Il lato oscuro del Cardinale

Emiliano Fittipaldi
http://espresso.repubblica.it, 25 settembre 2014

Secondo la dottrina, il papa possiede il dono dell’infallibilità. In Vaticano il dogma non si discute mai, pena la scomunica. «Nemmeno noi mettiamo in dubbio il pastore Francesco. Però qualche sua scelta ci sembra incomprensibile», spiega sottovoce qualche porporato che vive a Santa Marta. Stizzito, più che dalle possibili aperture su divorzio e comunione che si discuteranno nel prossimo sinodo, dal potere sempre più rilevante di qualche collega. «Su George Pell Bergoglio ha preso un granchio colossale», è il refrain ripetuto all’ombra delle sacre mura. «L’avevamo avvertito subito dell’inchiesta sulla pedofilia in Australia. Lui ha fatto di testa sua. Così, mentre il papa fa arrestare a casa sua l’ex nunzio polacco Jozef Wesolowski accusato di pedofilia, abbiamo Pell che paragona i preti maniaci ai camionisti che molestano le autostoppiste. È imbarazzante».

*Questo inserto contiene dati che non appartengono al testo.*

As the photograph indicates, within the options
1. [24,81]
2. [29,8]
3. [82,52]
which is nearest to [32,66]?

A pensar male si fa peccato, ma è evidente che qualche acrimonia è anche figlia dell’invidia per chi sta rivoluzionando gli enti finanziari della Chiesa. Epperò l’ex vescovo di Melbourne e di Sydney (che Bergoglio ha voluto prima dentro il C9 – il gruppo dei magnifici chiamati a consigliare il papa nel governo della Chiesa universale – poi come prefetto del nuovo superministero che gestirà tutte le finanze vaticane, la Segreteria dell’Economia) a fine agosto è stato davvero interrogato dalla Commissione d’inchiesta creata dal governo di Camberra per indagare su migliaia di casi di abusi sessuali su bambini perpetrati da sacerdoti, ecclesiastici e altri soggetti come maestri di scuola e professionisti.

Pell è nel mirino dei giudici per alcune decisioni prese quando era arcivescovo, e per lo schema di risarcimenti da lui introdotto a partire dal 1996, il cosiddetto “Melbourne Response”, che stabilì un protocollo con cui la diocesi doveva affrontare i casi di pedofilia. «In realtà si trattava di un sistema progettato per controllare le vittime, contenere gli abusi e proteggere la Chiesa», ha spiegato il ricercatore ed editorialista Judy Courtin, che insieme a molti altri osservatori considera le azioni di Pell volte – più che ad aiutare i sopravvissuti – a «minimizzare i reati, occultare la verità, manipolare, intimidire e sfruttare le vittime».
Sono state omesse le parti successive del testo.